Je me crispai, comme sous l'effet d'un coup et me remis à trembler. Je ne voulais pas qu'il me questionne, je voulais juste être seule, tranquille, ne penser à rien. Même si le dernier point était impossible, puisque je ne pensais qu'à ça, seule. Les lèvres tremblantes, je sentais mon souffle se coincer tandis que mon désir de disparaître me heurta de plein fouet et je déglutis difficilement.

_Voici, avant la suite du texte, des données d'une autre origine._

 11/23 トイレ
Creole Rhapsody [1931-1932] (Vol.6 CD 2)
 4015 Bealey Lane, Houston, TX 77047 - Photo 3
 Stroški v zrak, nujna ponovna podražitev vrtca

— Ne me demandez rien... S'il vous plaît, ne me demandez pas...

— Je t'en prie...

Son ton suppliant me brisa le cœur.

— Je... je ne peux pas !

Il lâcha mon visage et resta silencieux une nouvelle fois. Comme si je n'avais pas assez pleuré de la journée, des larmes coulèrent lentement le long de mes joues. Je me sentais prise au piège, absolument démunie face à lui, à sa détermination à me faire cracher la vérité. Il n'allait pas me laisser en paix, que ce soit aujourd'hui ou demain. Il me harcèlerait jusqu'à ce que je lui dise tout. Dans ma tête, une petite voix murmura : pourquoi retarder, dans ce cas ?

— Ma sœur... Ma petite sœur..., répétai-je en me balançant malgré moi.

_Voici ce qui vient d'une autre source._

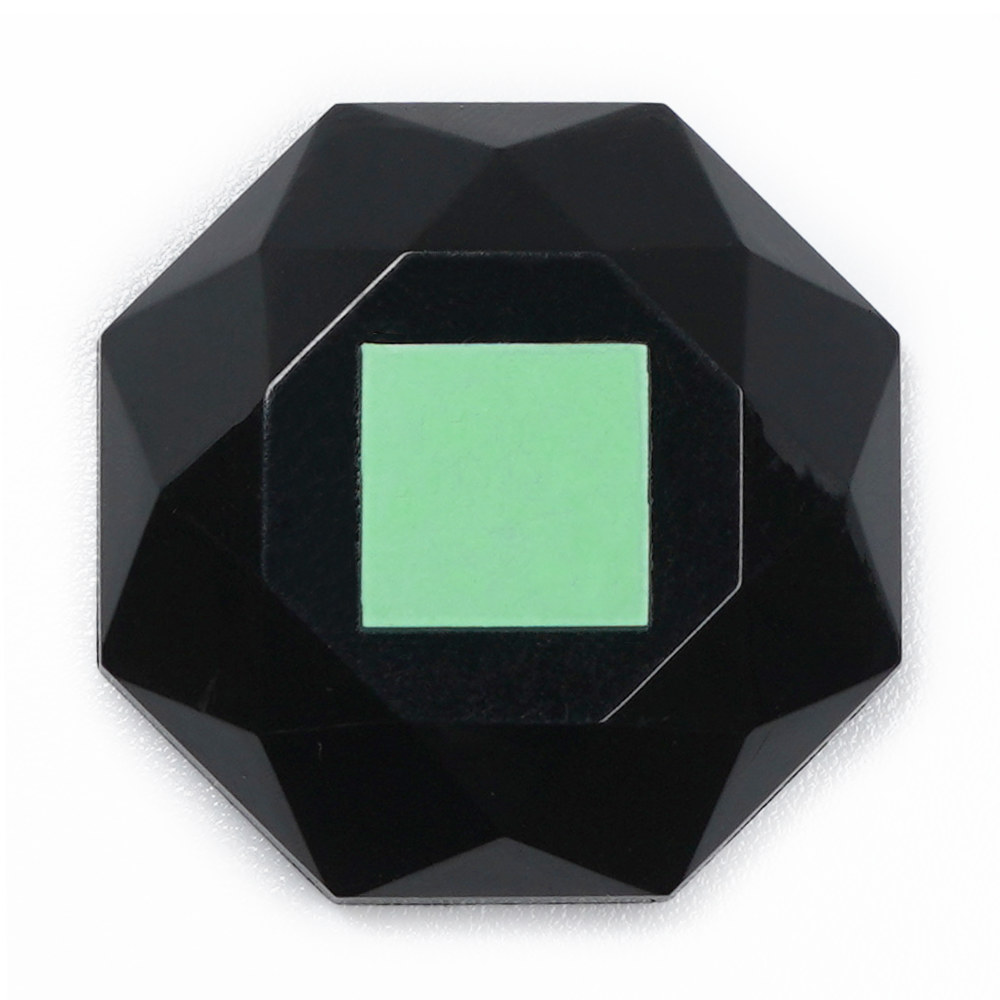 One Control ワンコントロール OFH-S Octagon Footswitch Hat フットスイッチハット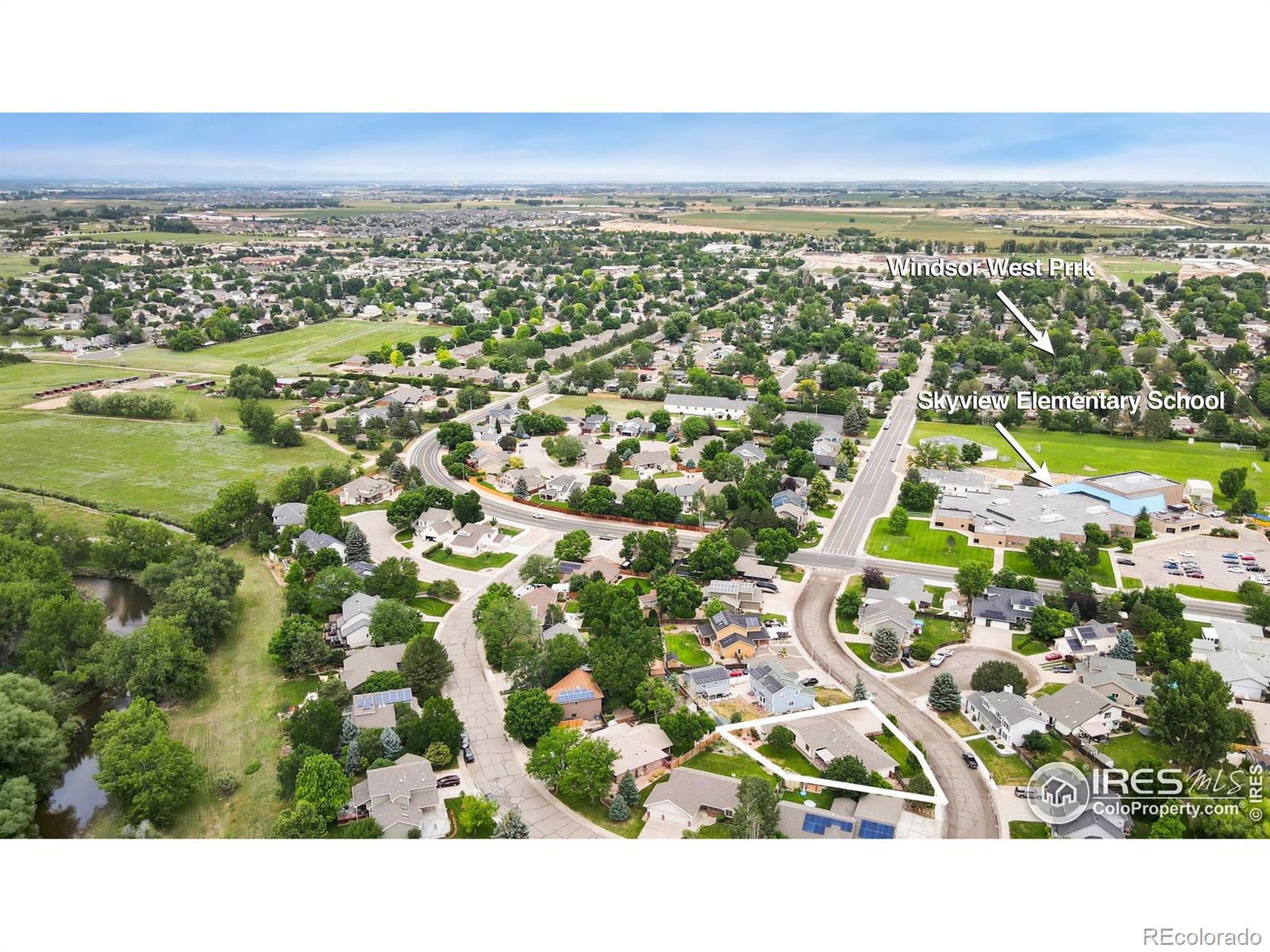 MLS Image #35 for 908  pine drive,windsor, Colorado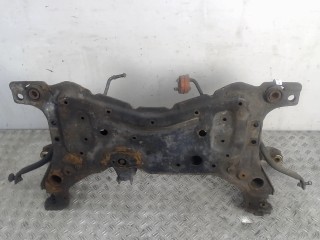Балка подвески передняя (подрамник), Ford Focus 2 2004-2008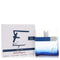 F-Free-Time-by-Salvatore-Ferragamo-For-Men Eau De Toilette Spray 3.4 oz (100 ml)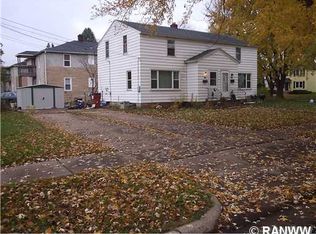 1906 Agnes St, Eau Claire, WI 54701
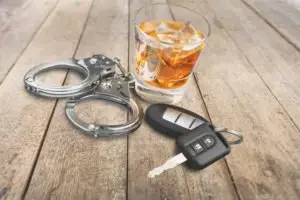 What Happens At A DUI Sentencing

Je m'interrompis et déglutis, tandis qu'il patientait, sentant que, malgré mon insistance à refuser de parler, j'étais doucement en train de m'ouvrir à lui.

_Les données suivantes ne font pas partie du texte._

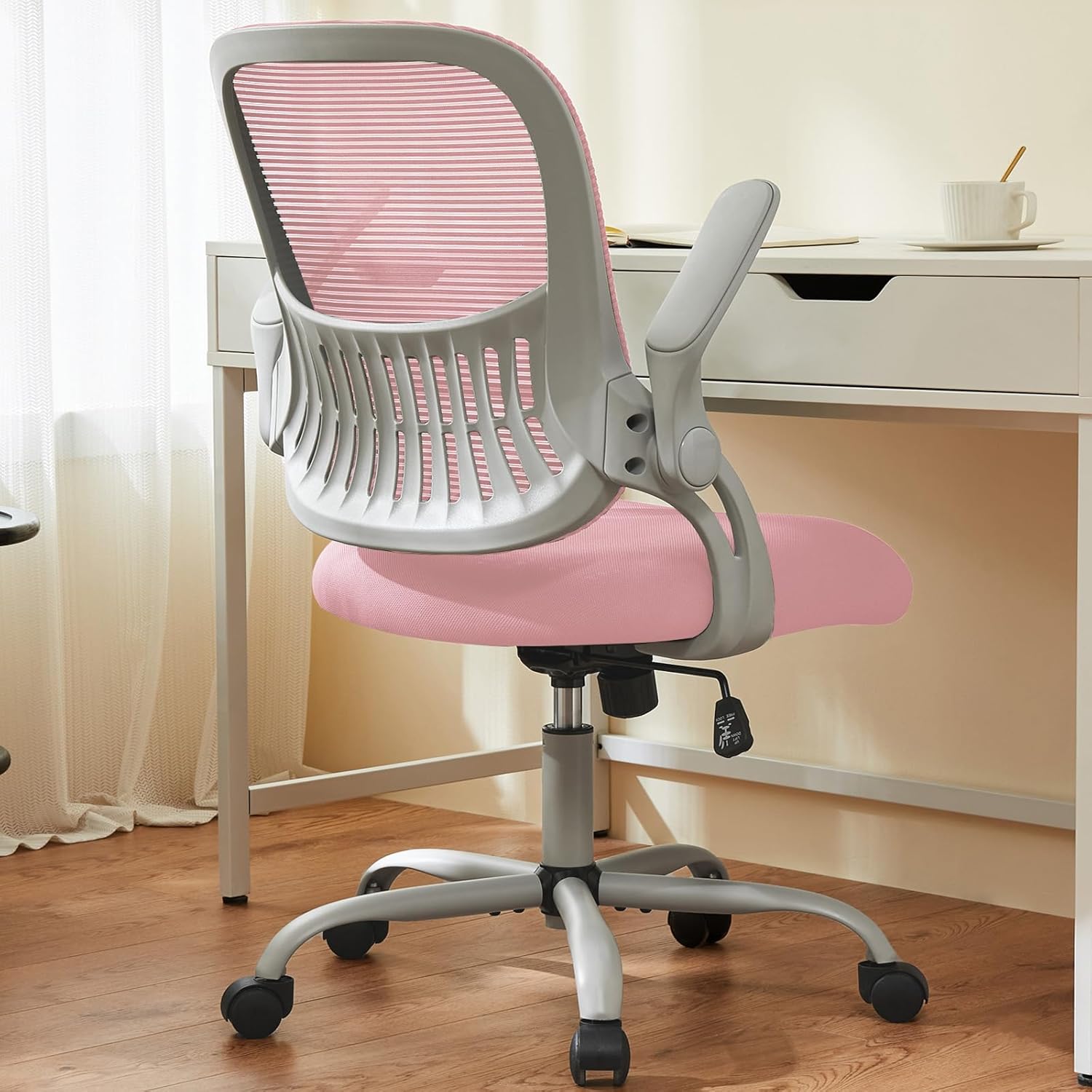 Ergonomic Mid-Back Mesh Office - Task Chair Mid Back review and price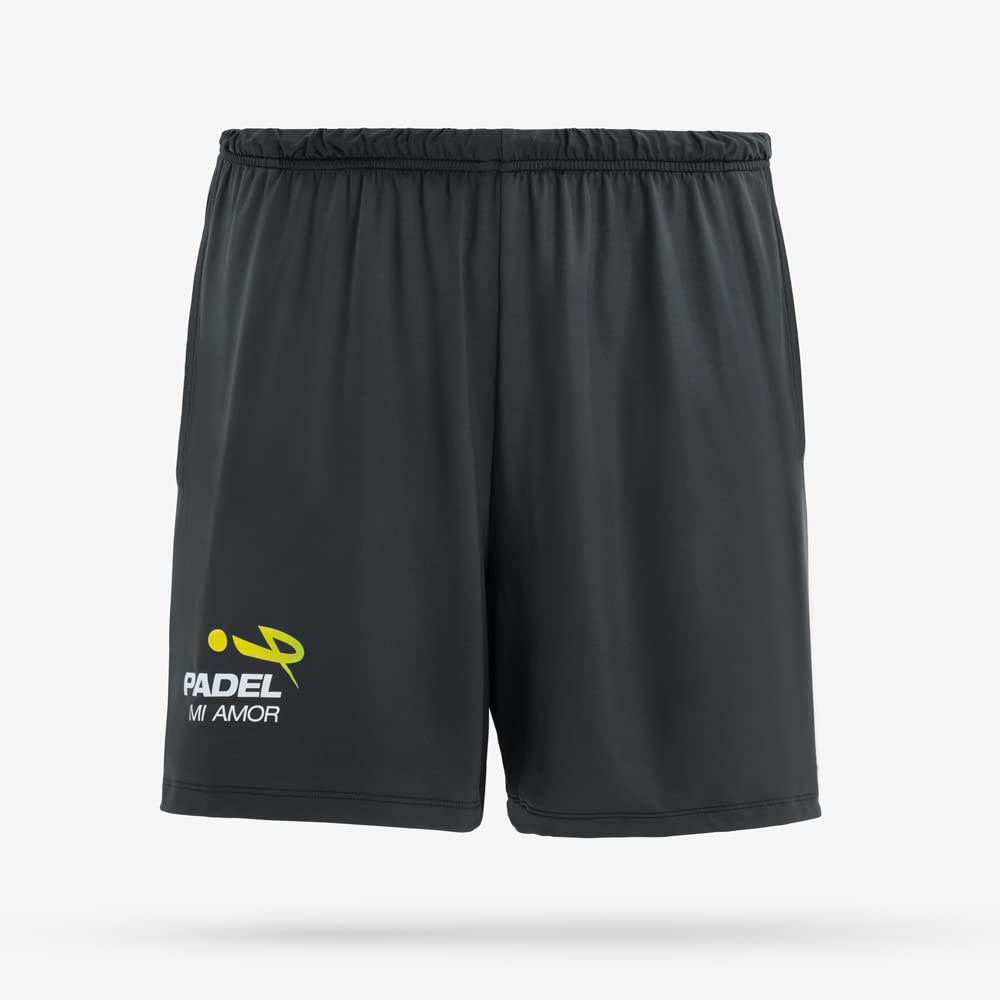 Pantaloncini Padel Uomo | Tessuto Bielastico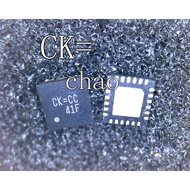 [R122] RT8205BGQW RT8205B 8205 CK= CK power ic on board - Original NEW - Ogirinal NEW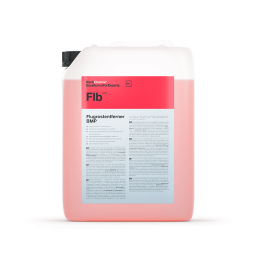 FLUGROSTENTFERNER BMP - Безопасное удаление ржавого налёта и вкраплений в ЛКП, промышленной копоти (12 кг) 224012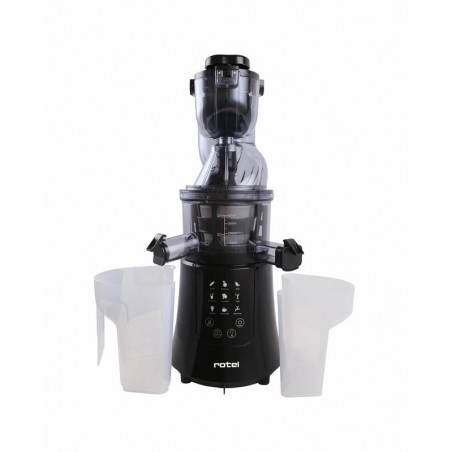 Rotel U430EU2, Extracteur de jus (slow juicer)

— Elle n'a que treize ans... Elle est complètement amoureuse de Laurent... Son petit frère est dans la même classe qu'elle et elle... ferait n'importe quoi pour... pour pouvoir...

Je butai sur les mots, mais il fit preuve d'une extrême patience, me laissant m'exprimer sans m'interrompre. Je pris une profonde aspiration et m'acharnai à regarder le bout de mes doigts tandis que ma gorge se serrait et mes larmes continuaient de couler. J'ignorai les trémolos de ma voix.

— Laurent le sait... Il serait prêt à en profiter pour me faire payer de parler. Et il serait prêt à... lui faire du mal.

— Comme il t'en a fait à toi ?

Le ton de sa voix était sourd, je devinai que, sous son calme apparent, il bouillait de rage et d'indignation. Je me tassai sur moi-même et attendit qu'il reprenne la parole, ce qu'il ne fit pas. Il devait attendre que je confirme ses doutes, que je lui avoue tout. Résignée, je dissimulai mon visage dans mes mains.

Il sait, pensai-je, atterrée.

— Oui, avouai-je, en proie à une soudaine crise de larmes.

— Qu'a-t-il...

Il s'interrompit, souffla et, à travers mes doigts, je vis sa mâchoire se crisper.

— Que s'est-il passé ?

Dans ma douleur, j'avais soudain besoin de me confier, enfin. J'avais besoin d'aide, je le savais, même si je refusai cette aide. J'étais à bout, je le sentais. Mon épuisement eut raison de ma conscience et c'est avec une immense lassitude que ma langue se délia. Les mots sortirent d'eux-même, comme si j'avais pensé à voix haute, d'une voix faible et apeurée. Je détestais soudain l'image que je devais donner.

— On s'entendait si bien, on était vraiment amis. Je lui disais presque tout, il savait beaucoup de choses... Il était attentionné et compréhensif. Je ne sais pas pourquoi, je ne comprends pas, qu'est-ce que j'ai fait ?

Ma voix se brisa et de nouveau, les bras de M. Baillet m'entourèrent et j'enfonçai mon visage dans son pull, pleurant tout mon saoul, secouée par les sanglots, frissonnante à repenser, malgré moi, à ce qu'il s'était passé.

— Il t'a frappée ?

Je déglutis, repris mon souffle et serrai mes doigts sur son pull en secouant la tête.